The myth of entrepreneurial freedom doesn’t just isolate workers—it reframes structural unemployment as an individual shortcoming. If a worker fails to earn enough to survive, the problem is framed as a personal failure—a lack of hustle, bad time management, or insufficient effort—rather than a systemic condition. This narrative shifts blame away from the platforms and onto the workers themselves, undermining solidarity and making collective resistance more difficult.

But even more devastating, this paradigm renders unions ineffective as a vector for advancing workers’ interests. By framing gig workers as independent contractors, platforms legally exclude them from protections under the National Labor Relations Act (NLRA) and deny them the right to form unions that platforms must recognize. This legal loophole allows platforms to sidestep collective bargaining entirely, refusing to negotiate with unions or honor their declarations.
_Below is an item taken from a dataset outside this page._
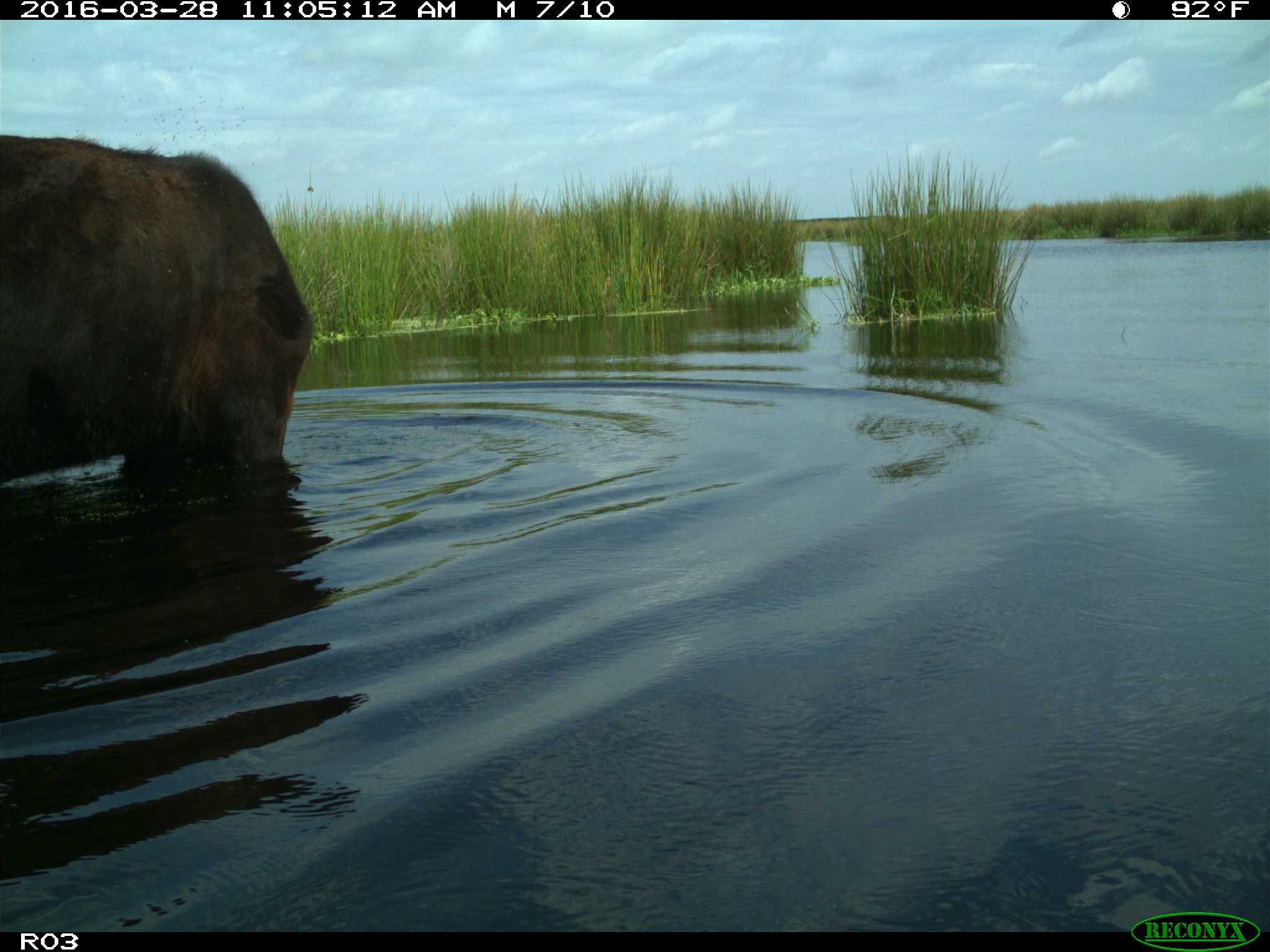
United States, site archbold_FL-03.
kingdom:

Even if workers attempt to organize, platforms could retaliate without legal consequence. Gig companies are not obligated to respect unions and can legally identify and ban union members from their apps or platforms, effectively firing them with no recourse. This is not a hypothetical scenario—it is a provable, direct consequence of the model.

The legal status of gig workers as small business owners and the ideological framing of gig work as entrepreneurial freedom combine to create a powerful narrative that legitimizes the current arrangement(s) of power. This narrative doesn’t just affect gig workers; it reshapes perceptions of labor across the economy.

By normalizing the idea that workers should constantly compete for tasks and bear all the risks of their labor, the gig economy erodes traditional labor protections and sets a precedent for other industries. The hustle becomes a universal expectation, where all workers are expected to endure precarity and instability as the new normal.


Conclusion

It is in no way strange an aesthetic that embodies this is has become “of interest” in people of working age.

The gig economy thrives in the liminal spaces of labor, transforming structural unemployment into an endless hustle. It masks the conditions of workers through the seductive narrative of entrepreneurial freedom, reframing precarity as an individual opportunity.

The ideological framework of the hustle does more than obscure the plight of gig workers; it undermines the traditional mechanisms of worker resistance. Unions, which have historically been a powerful tool for advancing class interests, are rendered largely ineffective in the gig economy. The classification of gig workers as non-employees excludes them from legal protections, allowing platforms to ignore union demands and retaliate against organizers without consequence. Combined with the narrative that workers are competitors and the structural isolation inherent in gig work, the result is a workforce disarmed before it can resist.

Escaping the liminal hustle means fighting for a world where labor is not a grind but purely an expression of human creativity. The automation that forces workers into precarity in our current economic arrangement will be what enables the new arrangement: abundance and the freedom to create (as The Center of Political Innovation fights for; join today). But first, we must become conscious of the obstacles and how they work.

The hustle is not freedom—it’s a trap, and the only way out is together.